Every piece of Nantevo comes
from something real.
The story starts in 2005, not 2024. A young engineer running DNS for the Department of Defense's procurement platform in FreeBSD jails, under a top-secret clearance that required FBI interviews of everyone who had ever known him. That infrastructure, those jails, that discipline around availability and security: the architecture that became Nantevo has roots two decades deep.
A decade later, the same engineer was running DNS for the Adobe Marketing Cloud — the analytics backbone for a significant share of the Fortune 500's web properties. Billions of queries per day across a global anycast network spanning more than two dozen data centers. Latency and availability were not engineering goals. They were business requirements. A slow DNS response meant a delayed page load for millions of users. A failure meant calls from executives.

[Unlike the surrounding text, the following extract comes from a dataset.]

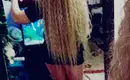 Госпожа Роксана 7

It was at Adobe that the pattern that defines Nantevo first became visible: a security gap nobody had solved cleanly, a novel solution built in the gaps between meetings, and an industry recognizing it before the builder fully understood what he had made.
"A sales engineer from SaltStack pulled me aside at a meetup after I demoed HubbleStack. He wanted to, in his words, 'sell the shit out of it.' I wasn't ready. I didn't take the meeting."
HubbleStack was a security visibility platform built at Adobe — real-time file integrity monitoring, CIS benchmark compliance, and osquery fleet telemetry at enterprise scale. The CSO50 award recognized it as innovative thought leadership. Multiple engineers at SaltStack said directly that it saved the company. SaltStack was acquired by VMware for $51 million. The builder of HubbleStack received a good salary and no part of the acquisition. That is not a complaint. It is a fact that clarified something important about the next chapter.